Using DNA microarrays, we identified 254 genes that were differentially expressed in cell lines transformed by MUC1-CD compared to control cell lines. We then examined expression of these genes in 441 lung adenocarcinomas from a publicly available database. We employed statistical analyses independent of clinical outcomes, including hierarchical clustering, Student's t-tests and receiver operating characteristic (ROC) analysis, to select a seven-gene MUC1-associated proliferation signature (MAPS). We demonstrated the prognostic value of MAPS in this database using Kaplan-Meier survival analysis, log-rank tests and Cox models. The MAPS was further validated for prognostic significance in 84 lung adenocarcinoma patients from an independent database.

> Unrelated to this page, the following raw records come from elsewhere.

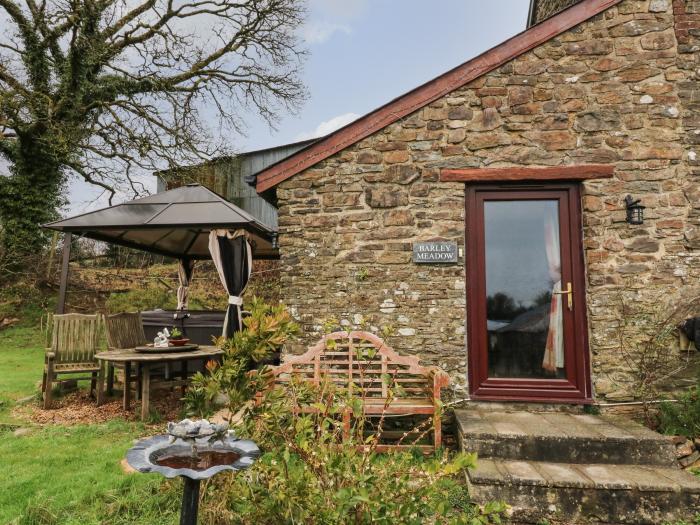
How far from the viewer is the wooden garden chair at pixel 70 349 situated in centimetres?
544

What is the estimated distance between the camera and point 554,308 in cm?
445

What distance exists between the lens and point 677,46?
448cm

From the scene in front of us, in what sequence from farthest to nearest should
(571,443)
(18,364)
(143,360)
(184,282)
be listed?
(184,282) → (18,364) → (143,360) → (571,443)

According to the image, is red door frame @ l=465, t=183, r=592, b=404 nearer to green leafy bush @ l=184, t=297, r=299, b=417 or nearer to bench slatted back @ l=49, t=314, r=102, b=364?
green leafy bush @ l=184, t=297, r=299, b=417

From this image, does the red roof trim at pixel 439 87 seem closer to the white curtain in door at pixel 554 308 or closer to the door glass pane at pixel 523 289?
the door glass pane at pixel 523 289

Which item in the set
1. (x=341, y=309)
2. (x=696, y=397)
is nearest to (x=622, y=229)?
(x=696, y=397)

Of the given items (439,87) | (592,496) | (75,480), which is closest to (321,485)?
(592,496)

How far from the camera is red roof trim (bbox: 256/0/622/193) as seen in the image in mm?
4551

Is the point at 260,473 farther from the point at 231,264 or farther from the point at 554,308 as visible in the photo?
the point at 231,264

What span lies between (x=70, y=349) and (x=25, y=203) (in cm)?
791

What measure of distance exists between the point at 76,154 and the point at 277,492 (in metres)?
12.2

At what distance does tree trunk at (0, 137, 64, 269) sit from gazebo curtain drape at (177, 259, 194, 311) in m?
5.12

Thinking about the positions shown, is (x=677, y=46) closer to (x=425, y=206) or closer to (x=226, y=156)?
(x=425, y=206)

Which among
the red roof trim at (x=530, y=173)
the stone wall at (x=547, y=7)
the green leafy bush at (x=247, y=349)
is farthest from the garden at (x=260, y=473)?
the stone wall at (x=547, y=7)
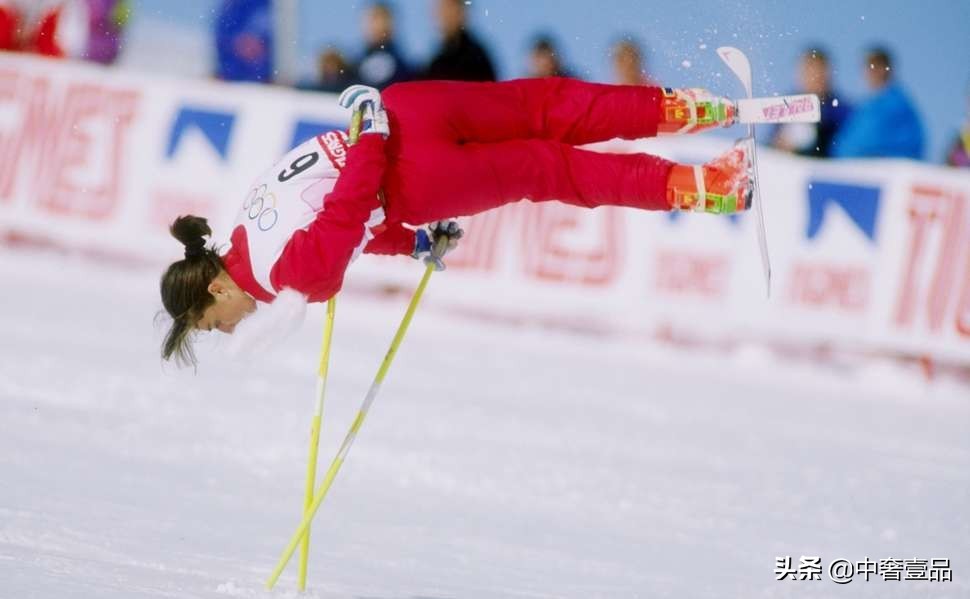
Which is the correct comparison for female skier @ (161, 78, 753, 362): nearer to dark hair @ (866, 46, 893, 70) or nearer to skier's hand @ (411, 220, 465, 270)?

MAPS genes were found to be associated with proliferation and cell cycle regulation and included CCNB1, CDC2, CDC20, CDKN3, MAD2L1, PRC1 and RRM2. MAPS expressors (MAPS+) had inferior survival compared to non-expressors (MAPS-). In the initial data set, 5-year survival was 65% (MAPS-) vs. 45% (MAPS+, p < 0.0001). Similarly, in the validation data set, 5-year survival was 57% (MAPS-) vs. 28% (MAPS+, p = 0.005).


The MAPS signature, comprised of MUC1-CD-dependent genes involved in the control of cell cycle and proliferation, is associated with poor outcomes in patients with adenocarcinoma of the lung. These data provide potential new prognostic biomarkers and treatment targets for lung adenocarcinoma.